··· Given text ···
If you’re a fan of comedies (especially slapstick comedies), then give _The Heat_ a try. 



*Additional Information:*
Starring: Sandra Bullock, Michael McDonald, Melissa McCarthy
Directed by: Paul Feig
Written by: Katie Dippold
Aspect Ratio: 2.40:1
Audio: English: DTS-HD MA 5.1, French DTS 5.1, Spanish 5.1
Studio: 20th Century Fox
Rated: R
Runtime: 117 minutes
Blu-Ray Release Date: October 15, 2013



*Buy The Heat Blu-ray on Amazon*

*Recommendation: Watch for fans of Comedies!​*


----------



## asere (Dec 7, 2011)

Thank you for the excellent review. I have not seen this movie but my wife saw it with some of her friends when it was at the theater and loved it. The first thing she said was that I had to see it and to get it on bluray when it comes out because the movie is hilarious and it is almost like Due Date as far as comedy goes but with girls this time. Well I went ahead and bought it and we plan on watching it this weekend. Plus your review also confirms how good of a movie it is.


----------



## tripplej (Oct 23, 2011)
··· Record set ···
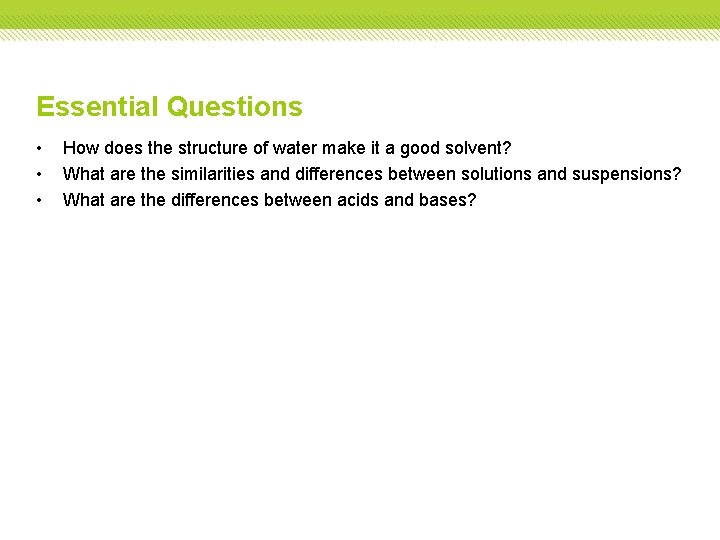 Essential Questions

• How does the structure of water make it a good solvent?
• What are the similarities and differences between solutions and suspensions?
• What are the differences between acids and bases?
···
··· Record set ···
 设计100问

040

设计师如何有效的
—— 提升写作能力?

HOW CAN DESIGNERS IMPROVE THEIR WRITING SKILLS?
···
··· Record set ···
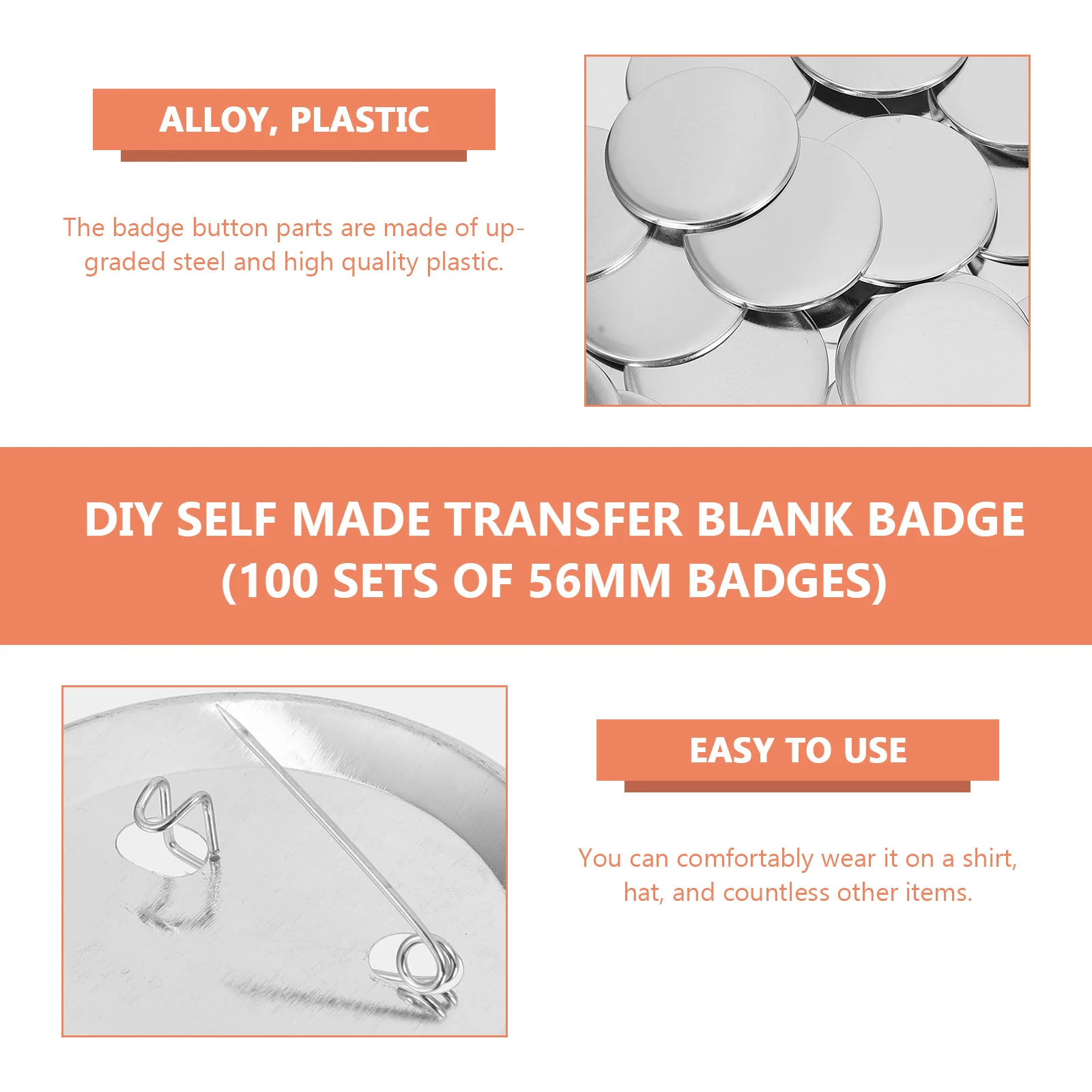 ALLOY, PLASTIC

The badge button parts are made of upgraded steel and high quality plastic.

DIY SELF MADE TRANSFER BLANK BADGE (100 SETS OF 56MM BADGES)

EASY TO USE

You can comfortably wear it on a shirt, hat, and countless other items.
···
**Task statement**: According to the review of The Heat, who directed the film?

**Result**: Paul Feig